Imagine we could do something similar, but with individuals as empowered nodes in the network. A network in which individuals are their own data controllers; ably supported by their AI agents to do the routine tasks and learn. The relationships in that mode become much more worthy of trust; and many improvements derive from that. That would be a lot easier than wrestling seven industry sectors into separate schemes, all of which revolve around humans/ individuals anyway.

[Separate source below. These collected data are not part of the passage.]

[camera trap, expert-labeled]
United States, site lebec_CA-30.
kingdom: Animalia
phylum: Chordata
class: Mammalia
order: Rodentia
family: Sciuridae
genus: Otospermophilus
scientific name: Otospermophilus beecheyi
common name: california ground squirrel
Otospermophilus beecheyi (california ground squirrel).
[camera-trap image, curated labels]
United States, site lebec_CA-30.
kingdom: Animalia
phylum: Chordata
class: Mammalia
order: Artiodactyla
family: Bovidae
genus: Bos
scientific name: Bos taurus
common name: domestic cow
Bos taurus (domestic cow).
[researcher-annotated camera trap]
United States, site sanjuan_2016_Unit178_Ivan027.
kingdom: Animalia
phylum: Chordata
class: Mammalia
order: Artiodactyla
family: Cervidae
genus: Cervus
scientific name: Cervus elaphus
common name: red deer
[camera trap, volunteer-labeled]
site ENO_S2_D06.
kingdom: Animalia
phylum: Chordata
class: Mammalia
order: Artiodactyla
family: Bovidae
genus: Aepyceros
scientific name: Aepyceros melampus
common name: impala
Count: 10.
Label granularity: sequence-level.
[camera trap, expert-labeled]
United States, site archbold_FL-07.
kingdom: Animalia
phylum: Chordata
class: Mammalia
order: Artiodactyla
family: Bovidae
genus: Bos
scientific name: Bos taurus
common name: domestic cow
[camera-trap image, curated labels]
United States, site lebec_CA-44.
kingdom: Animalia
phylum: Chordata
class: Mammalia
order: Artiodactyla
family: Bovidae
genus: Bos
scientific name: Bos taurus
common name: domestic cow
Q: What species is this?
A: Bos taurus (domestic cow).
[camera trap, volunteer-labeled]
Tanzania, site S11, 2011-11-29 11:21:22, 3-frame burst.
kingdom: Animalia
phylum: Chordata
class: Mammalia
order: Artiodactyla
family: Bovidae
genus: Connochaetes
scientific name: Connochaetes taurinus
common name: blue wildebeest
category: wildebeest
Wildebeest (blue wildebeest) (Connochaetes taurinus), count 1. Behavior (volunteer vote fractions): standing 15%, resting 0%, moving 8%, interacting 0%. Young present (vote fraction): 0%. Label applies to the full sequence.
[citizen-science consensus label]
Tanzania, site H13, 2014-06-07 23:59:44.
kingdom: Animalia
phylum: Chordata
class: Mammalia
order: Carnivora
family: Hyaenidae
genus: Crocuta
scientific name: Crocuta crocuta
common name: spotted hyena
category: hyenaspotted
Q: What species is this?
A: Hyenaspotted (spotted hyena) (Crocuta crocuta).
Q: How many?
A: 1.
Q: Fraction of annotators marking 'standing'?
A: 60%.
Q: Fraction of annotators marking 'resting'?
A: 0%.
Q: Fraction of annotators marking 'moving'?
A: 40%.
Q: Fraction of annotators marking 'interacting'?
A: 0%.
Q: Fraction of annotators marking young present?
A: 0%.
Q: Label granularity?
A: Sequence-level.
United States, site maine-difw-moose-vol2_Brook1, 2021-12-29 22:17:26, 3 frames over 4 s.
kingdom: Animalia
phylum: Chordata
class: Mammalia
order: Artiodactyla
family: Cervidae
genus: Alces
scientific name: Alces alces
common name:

So what do we need to do to build the UK Smart Data Network? I think that is:

  1. Instantiate the project, ideally with the backing and buy-in from the UK Gov folks in the Department of Science Innovation and Technology who are leading the charge on smart data from the government and engaging industry perspectives.
  2. Technology. There will be many choices around databases and user interfaces (wallets, AI agents, personal data intermediaries). But I would contend the core plumbing could be the JLINC protocol for two-way permissioned, inter-operable data exchange between cryptographically secure nodes/ agents on the network - with machine readable data sharing contracts and an audit log. If there is an alternate data exchange protocol out there that can improve on the above then let me know as it will be a hell of a capability and we should deploy it fast. My point is, JLINC is not a future capability; it is a here and now one built for massive scale.
  3. Governance. The trust frameworks/ network agreements will need to be proposed and agreed (as they were with Open Banking, and we can learn a lot from that). This is probably not as hard as it may seem; the work being done in IEEE7012 (aka ‘MyTerms’) will publish soon and deliver a range of data sharing contracts/ privacy policies written from the individual perspective. These are coming from the ‘data should flow - appropriately’ perspective; not about lock-down; so a good start point for what amounts to an opt-in data exchange network.
  4. Sandbox. There is a lot of change implied in the above; so people, organisations and regulators will need to ‘play’ safely to build knowledge on the proposed model and prototype. We already have the JLINC Sandbox; so happy to offer that into the mix. Others could be spun up as needs be.
  5. Membership and Adoption. Finally once the above is in place then we’d need to drive/ facilitate adoption. This is where the UK.Gov work on Smart Data would be very helpful; driving adoption and data mobility across seven main B2C sectors for starters.

What about those individuals and organisations that don’t want to join such a network you may ask? That’s a perfectly valid choice on a case by case basis just as was the case for adoption of online banking, or smartphones. The process of adoption will take many years, beginning with the early adopters and eventually getting to the laggards who just love that client-server control and can cope with running on low grade data.